Die Macht der Reihenfolge

Es gibt vier Armeen mit unterschiedlichen Truppentypen: Per Info-Icon kann man sich alle Fähigkeiten anschauen.
Es gibt vier Armeen mit unterschiedlichen Truppentypen: Per Info-Icon kann man sich alle Fähigkeiten anschauen.
Das Besondere an Neuroshima Hex! ist zum einen die Macht der Reihenfolge: Denn sobald es zu einem Kampf kommt, schlagen zuerst die schnellsten Einheiten oder Manöver zu. Wer seinen Nahkämpfer mit Initiative 3 direkt an einen feindlichen mit Initiative 2 anlegt, wird diesen also vernichten, bevor er überhaupt zuschlagen kann – es sei denn, er hat mehr als einen Lebenspunkt. Oder es sei denn, der Gegner legt vor dem Kampf noch einen weiteren mit Initiative 4 direkt neben jenen mit 3 aus. Verwirrt? Keine Bange, denn unter iOS und Android wird alles automatisch in kleinen animierten Gefechten abgerechnet.

Die zweite Besonderheit ist zum anderen die Dynamik: Das Schlachtfeld ist ständig in Bewegung, weil nicht nur gefallene Truppen oder verbrauchte Karten vernichtet werden, sondern weil man auch aktiv Plättchen ein Feld weiter schubsen oder gar fangen kann, indem man Truppen mit Netzen auslegt, die ihre Nachbarn quasi kampfunfähig machen.

Ihr seht schon: Obwohl das Zugglück eine Rolle spielt, kann man Runde für Runde kontern, für Überraschungen sorgen und muss seine Taktik stetig anpassen. Man kann sich auf direkten Schaden gegen die feindliche Basis konzentrieren, aber es kann cleverer sein, zunächst die Fernkämpfer auszuschalten oder die eigenen Fähigkeiten zu erhöhen.

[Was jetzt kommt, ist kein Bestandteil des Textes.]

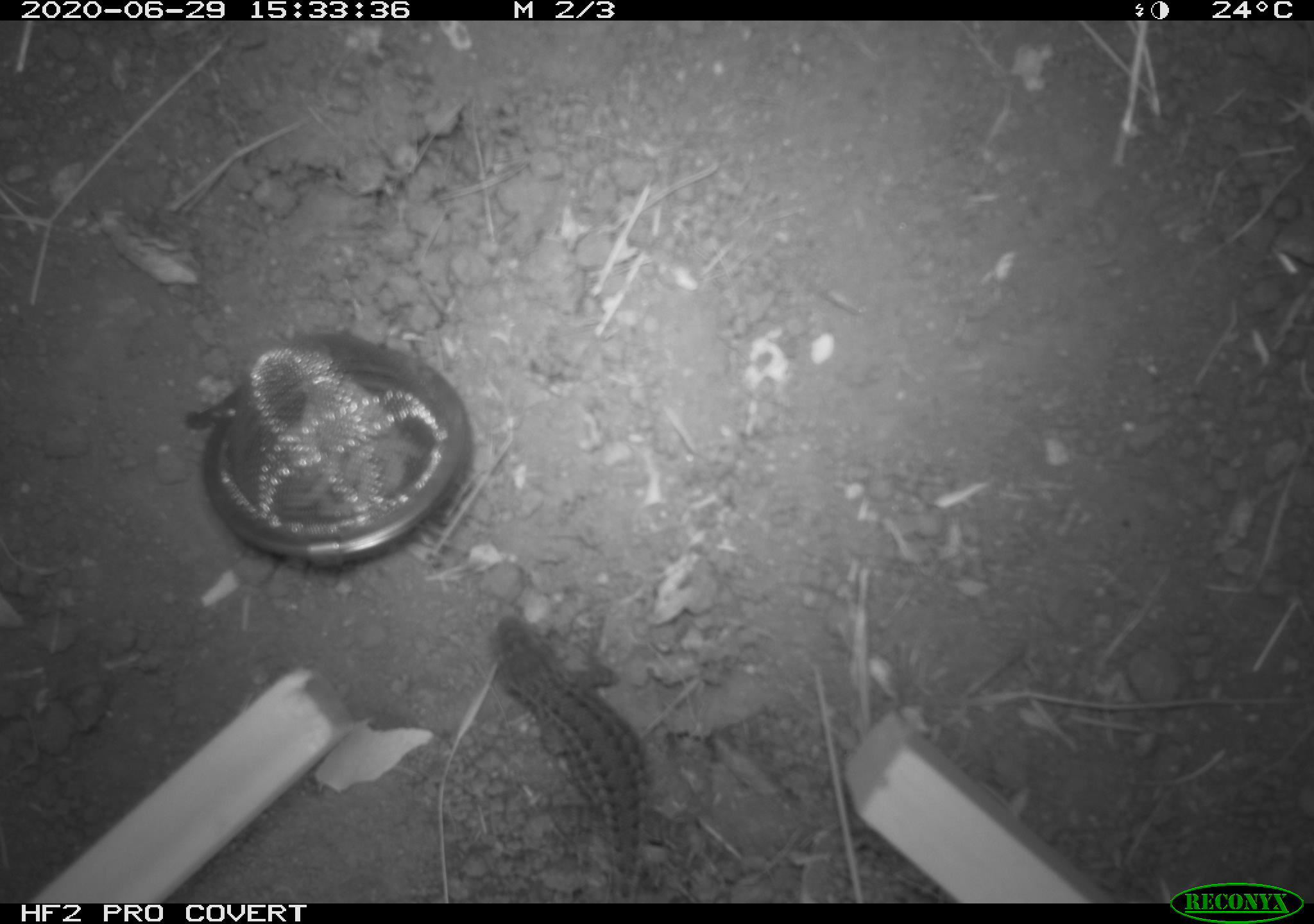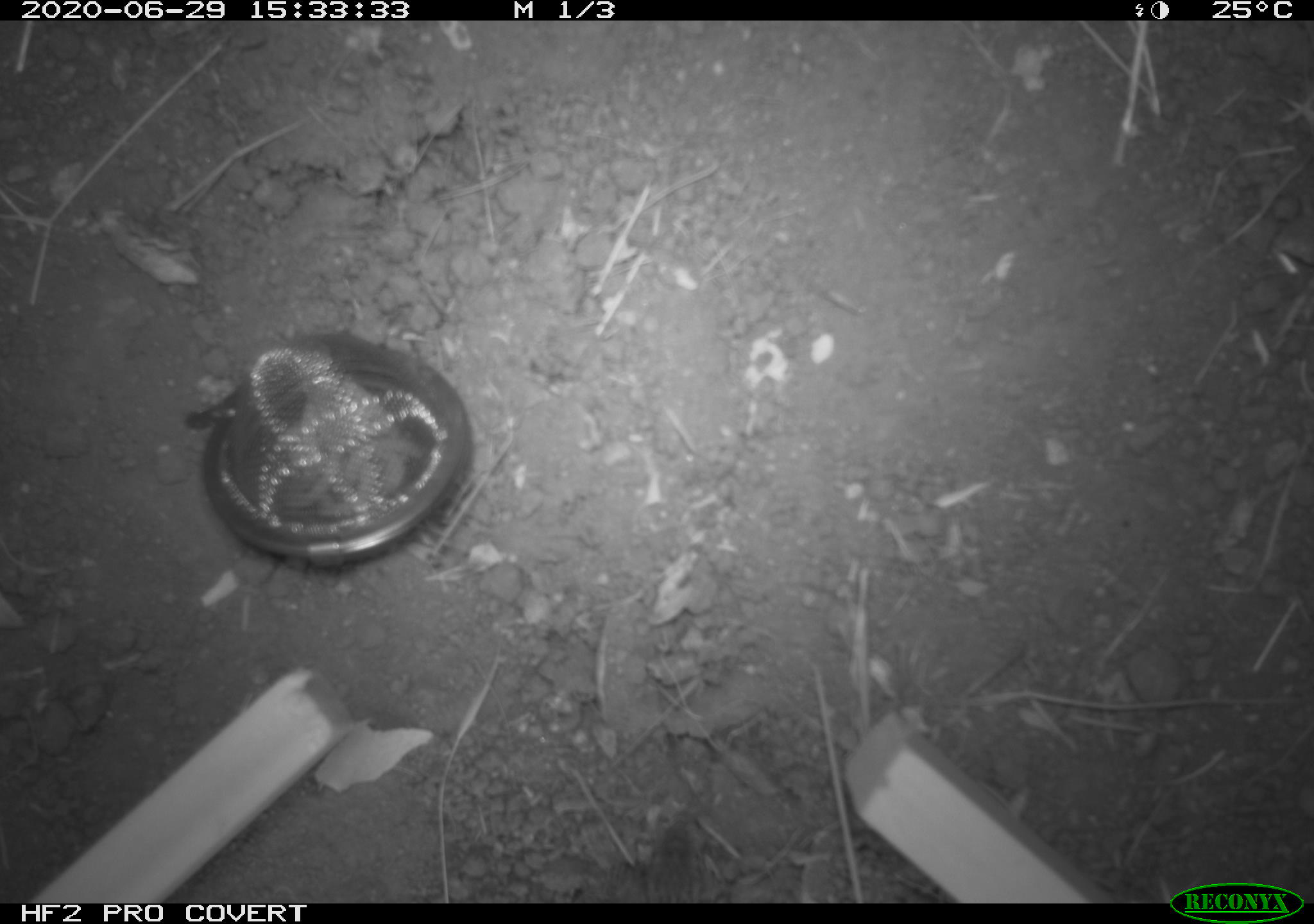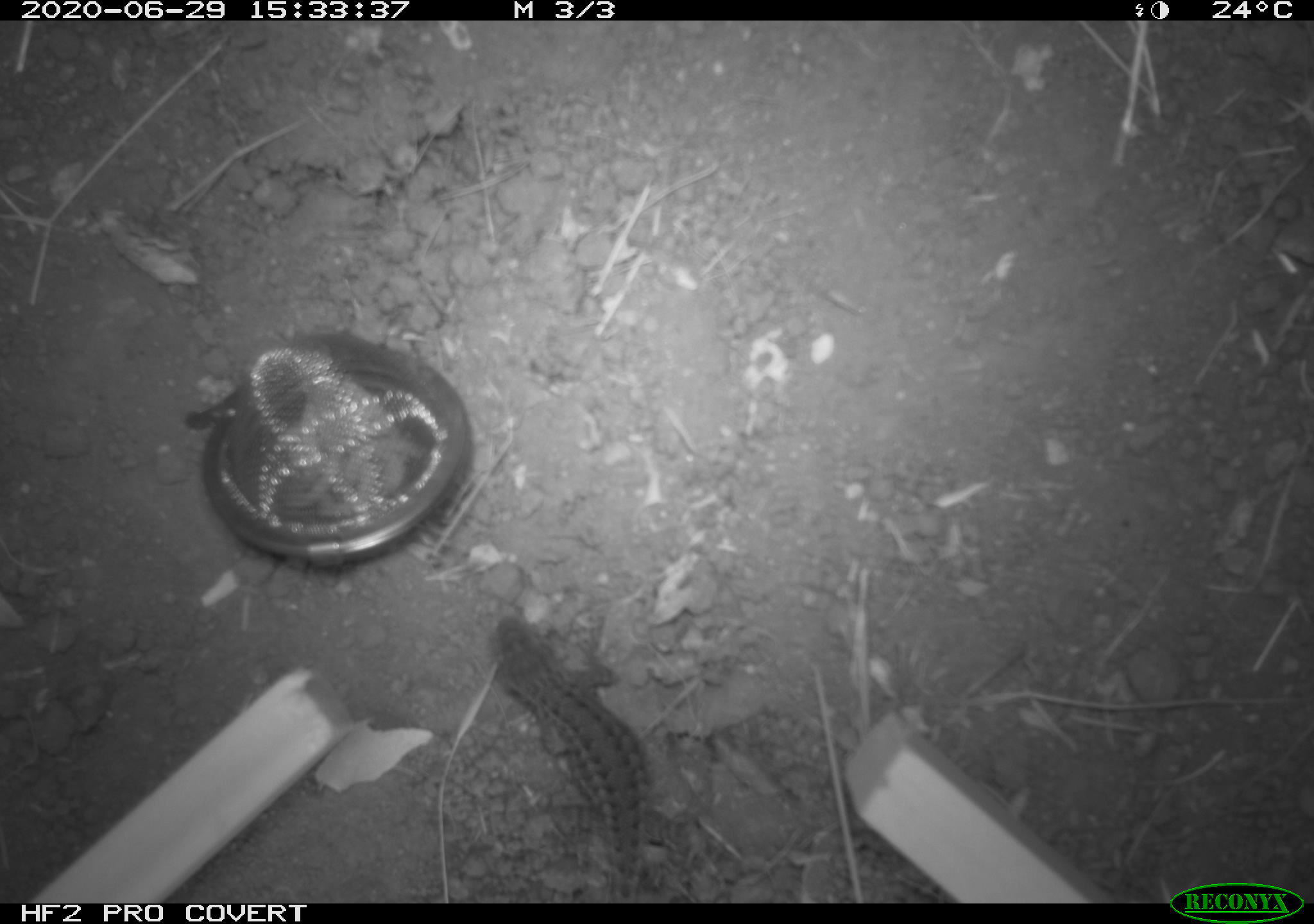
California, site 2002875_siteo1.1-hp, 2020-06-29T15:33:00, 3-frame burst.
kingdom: Animalia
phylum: Chordata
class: Reptilia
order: Squamata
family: Phrynosomatidae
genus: Sceloporus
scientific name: Sceloporus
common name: spiny lizards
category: sceloporus species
Sceloporus species (spiny lizards) (Sceloporus).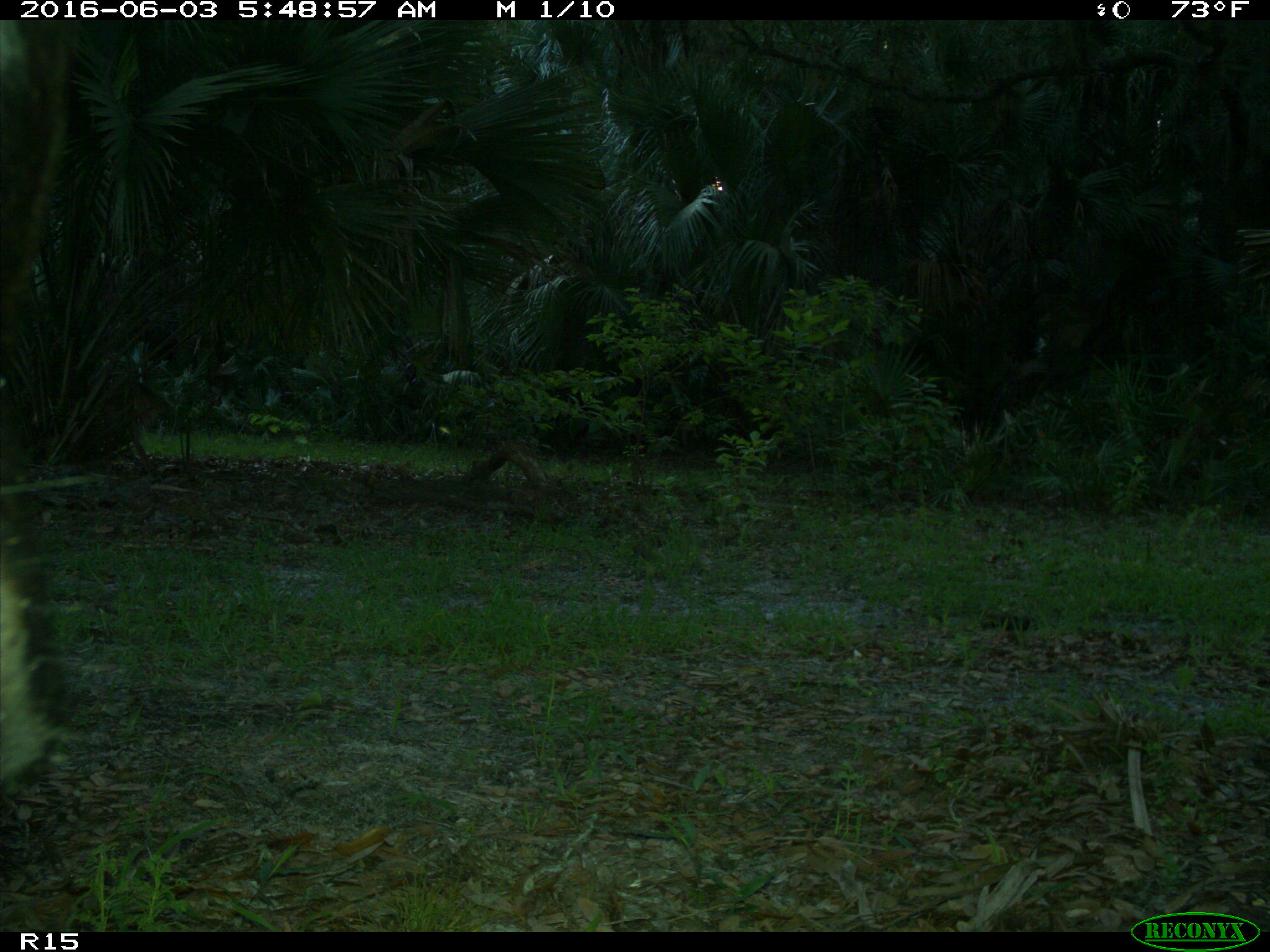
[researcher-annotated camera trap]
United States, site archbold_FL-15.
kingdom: Animalia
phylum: Chordata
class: Mammalia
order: Cingulata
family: Dasypodidae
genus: Dasypus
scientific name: Dasypus novemcinctus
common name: nine-banded armadillo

Vom Brettspiel zum Toucherlebnis

Das Spiel ist bereits im vollen Gange: Man kann Karten blocken, kontern und aufrüsten.
Das Spiel ist bereits im vollen Gange: Man kann Karten blocken, kontern und aufrüsten.
Man kann per Pass&Play oder online über GameCenter mit bis zu vier Leuten kämpfen. Die haben evtl. über Zusatzkäufe neue Armeen erworben - ärgerlich ist, dass es keine Kampagne gibt, in der man weitere Karten bzw. Truppen für seine bestehende Armee freischalten kann. Schön ist, dass Solisten in den separaten Gefechten auch von der KI gefordert werden: Man kann sie in drei Stufen einstellen, wobei schon die zweite sehr clever agiert. Da werden gezielt die wichtigsten Truppen vernichtet oder geblockt.

Neuroshima Hex! beruht übrigens auf dem Brettspiel von Michal Oracz aus dem Jahr 2006. Leider ist es damals komplett an mir vorbei gegangen, deshalb findet ihr es auch noch nicht in unserem Brettspielarchiv. Es gab meines Wissens auch mehrsprachige Varianten inkl. deutscher Anleitung wie jene der niederländischen Rocks Games aus dem Jahr 2010. Aber aktuell kursiert lediglich die englische Ausgabe für 30 bis 40 Euro im Netz. Seitdem sind bereits viele Erweiterungen wie etwa „Duel“ im August 2012 erschienen.

Fazit

Voller Überraschungen, taktisch fordernd und spannend bis zur letzten Karte: Neuroshima Hex ist einer der Geheimtipps für Freunde anspruchsvoller Legetaktik. Vor allem die Macht der Reihenfolge und die Unberechenbarkeit auf dem Schlachtfeld sorgen dafür, dass kein Gefecht dem anderen gleicht. Das Spiel für iOS und Android beruht auf dem Brettspiel von Michal Oracz aus dem Jahr 2006 und wurde sehr vorbildlich digitalisiert – ansehnliche Kulisse, intuitive Bedienung, knackige KI, Spiel für bis zu vier Leute und GameCenter-Unterstützung. Lediglich die Kauft-euch-Armeen-Politik stößt mir sauer auf: Warum hat man nicht eine Kampagne oder Herausforderungen eingebaut, damit man zusätzliche Truppen freischalten kann? Die Entwickler von Big Daddy’s Creations haben übrigens auch eine Knobelvariante namens "Neuroshima Hex Puzzle" veröffentlicht, in der man Herausforderungen ohne Glücksfaktor meistern  kann. Und sie sitzen gerade an der iPad-Umsetzung des Brettspiels Eclipse.

Pro

kreative Rundentaktik
ansehnliche Präsentation
viel Überraschungspotenzial
vier unterschiedliche Armee-Decks
sehr gute Brettspielumsetzung
GameCenter-Unterstützung mit Ranglisten
Spiel mit bis zu vier Leuten (online & Pass&Play)
zuschaltbare, angenehm fordernde KI in drei Stufen
gutes Tutorial (iPad), Hilfen & Übersichten

Kontra

keine Kampagne
Zufallsfaktor kann entscheidend sein
weitere Armeen nicht freischalten, sondern dazukaufen

Wertung

iPhone

Läuft als Universal App auch auf iPhone und iPod touch.

iPad

Voller Überraschungen, taktisch fordernd und spannend bis zur letzten Karte!

Android

Etwas günstiger als für das iPad, aber dafür fehlt das interaktive Tutorial.